Im Winter auf die Görlitzer Landeskrone

Es ist Wochenende, etwa minus 2° C sowie stark windig was zu Schneeverwehungen führt. Ein perfekter Tag für einen Ausflug auf die Görlitzer Landeskrone *grins*. Ein Aufstieg auf die Landeskrone sollte man im Winter generell nur dann unternehmen, wenn man auch festes Schuhwerk besitzt - alles andere wäre leichtsinnig und sogar gefährlich. Richtige Kleidung sollte natürlich selbst verständlich sein.

Der Aufstieg ist im Winter bei Eis und Schnee etwas schwieriger als im Sommer mit festen Untergrund. Treppen sind total mit Schnee und Eis bedeckt bzw. kaum zu erkennen. Trampelwege sind nach starken Schneefall und Schneeverwehungen gar nicht mehr sichtbar. Bei starken Wind ist zwischen dem Bäumen noch relativ geschützt. Auf den letzten Drittel nimmet der Wind stark zu, und Schnee fliegt die kleine Nadeln ins Gesicht. Auf den letzten Wege ist Straße komplett unter einer dicken Schneeschicht. Durch starke Schneeverwehungen ist es teilweise sehr Glatt.

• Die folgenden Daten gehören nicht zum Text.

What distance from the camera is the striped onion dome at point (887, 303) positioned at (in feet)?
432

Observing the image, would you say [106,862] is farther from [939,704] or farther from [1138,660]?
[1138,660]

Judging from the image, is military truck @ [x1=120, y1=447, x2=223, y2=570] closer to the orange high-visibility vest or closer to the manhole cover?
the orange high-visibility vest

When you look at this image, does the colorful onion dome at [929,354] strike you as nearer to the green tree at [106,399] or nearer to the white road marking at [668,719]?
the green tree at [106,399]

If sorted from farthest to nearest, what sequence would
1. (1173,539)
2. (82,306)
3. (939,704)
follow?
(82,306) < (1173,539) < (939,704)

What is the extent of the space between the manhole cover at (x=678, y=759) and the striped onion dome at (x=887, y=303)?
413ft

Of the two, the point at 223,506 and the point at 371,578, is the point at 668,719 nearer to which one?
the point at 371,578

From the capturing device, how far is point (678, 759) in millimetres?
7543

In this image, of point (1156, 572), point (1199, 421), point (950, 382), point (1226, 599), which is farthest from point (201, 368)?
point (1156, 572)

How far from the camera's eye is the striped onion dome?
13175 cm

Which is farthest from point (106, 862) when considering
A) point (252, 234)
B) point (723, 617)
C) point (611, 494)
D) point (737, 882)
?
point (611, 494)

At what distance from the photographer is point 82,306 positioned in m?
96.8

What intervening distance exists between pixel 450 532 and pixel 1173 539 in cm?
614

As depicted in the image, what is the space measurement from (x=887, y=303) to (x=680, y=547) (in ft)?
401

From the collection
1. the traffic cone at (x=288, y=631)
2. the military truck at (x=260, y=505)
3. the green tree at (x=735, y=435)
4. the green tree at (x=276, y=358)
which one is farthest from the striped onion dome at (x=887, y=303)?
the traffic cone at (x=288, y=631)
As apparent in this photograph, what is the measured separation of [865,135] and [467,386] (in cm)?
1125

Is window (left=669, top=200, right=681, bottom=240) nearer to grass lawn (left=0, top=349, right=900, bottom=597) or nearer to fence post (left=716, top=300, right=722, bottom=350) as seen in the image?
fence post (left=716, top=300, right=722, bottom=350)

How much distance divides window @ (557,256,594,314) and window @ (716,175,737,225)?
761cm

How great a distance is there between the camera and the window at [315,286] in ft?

Auf der Landeskrone sind fast alle Wanderwege durch recht hochen Schnee bedeckt und kaum zu erkennen. Der Wind ist so stark, dass ein lauter Pfeifton durch die Antennen am Turm entsteht. Schnee fliegt fast waagerecht ins Gesicht. Der Abstieg geht nur im Schneckentempo - alles andere würde zum rutschen oder sogar stürzen führen. Die Wege sind mit Streugut behandelt, aber der starke Wind bringt ständig neuen Schnee darüber. Die Treppen lassen sich nur mit festhalten am Geländer benutzen.